_How to complete this task_
In the entries below, find each line with the word "site" and return it.

_Material supplied_
>>>
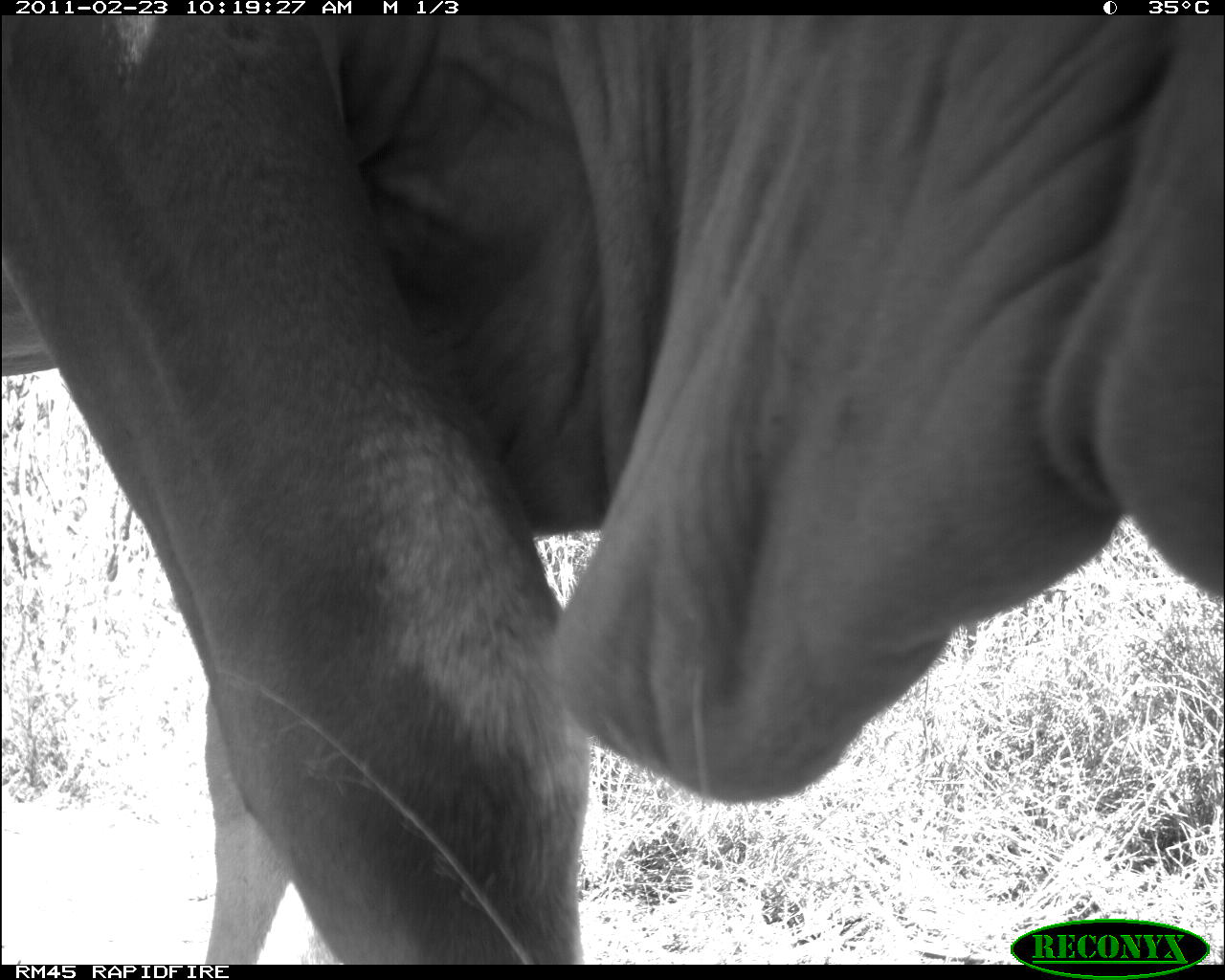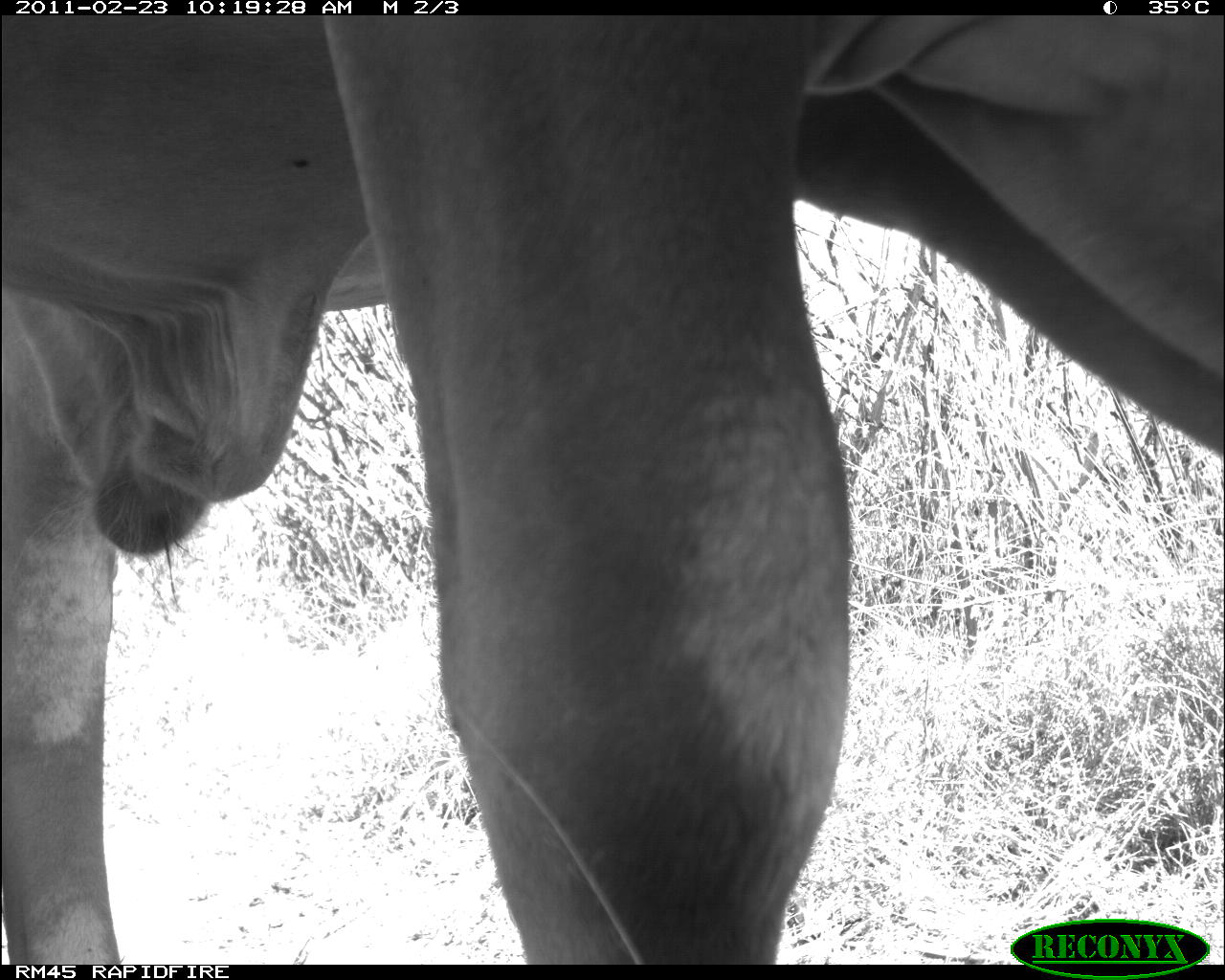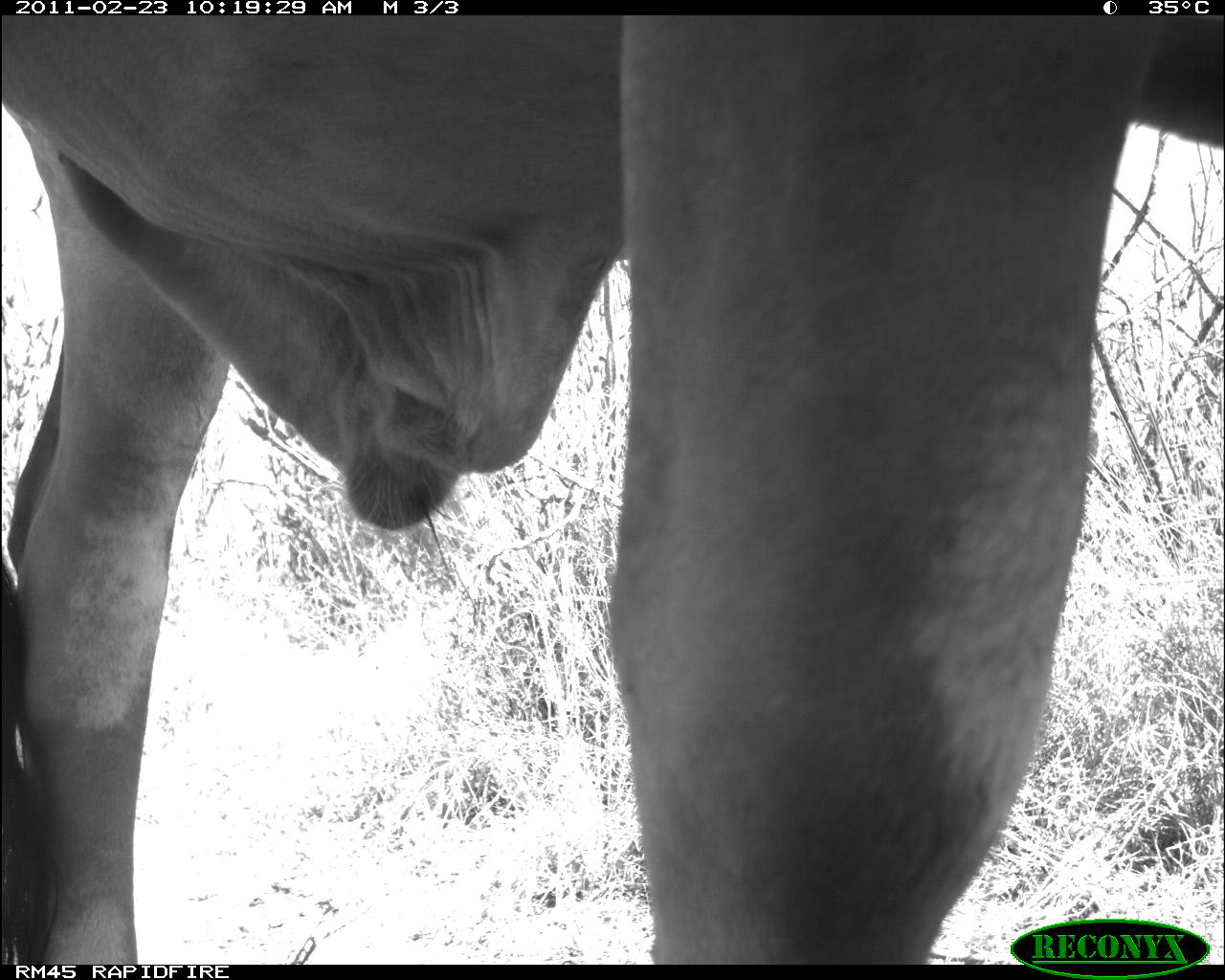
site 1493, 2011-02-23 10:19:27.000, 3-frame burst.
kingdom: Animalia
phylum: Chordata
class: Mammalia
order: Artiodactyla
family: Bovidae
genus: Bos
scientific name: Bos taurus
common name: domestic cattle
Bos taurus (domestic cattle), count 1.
<<<
>>>
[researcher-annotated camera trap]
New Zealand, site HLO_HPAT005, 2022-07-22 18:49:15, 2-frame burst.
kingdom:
<<<
_Solution for this task_
site 1493, 2011-02-23 10:19:27.000, 3-frame burst.
New Zealand, site HLO_HPAT005, 2022-07-22 18:49:15, 2-frame burst.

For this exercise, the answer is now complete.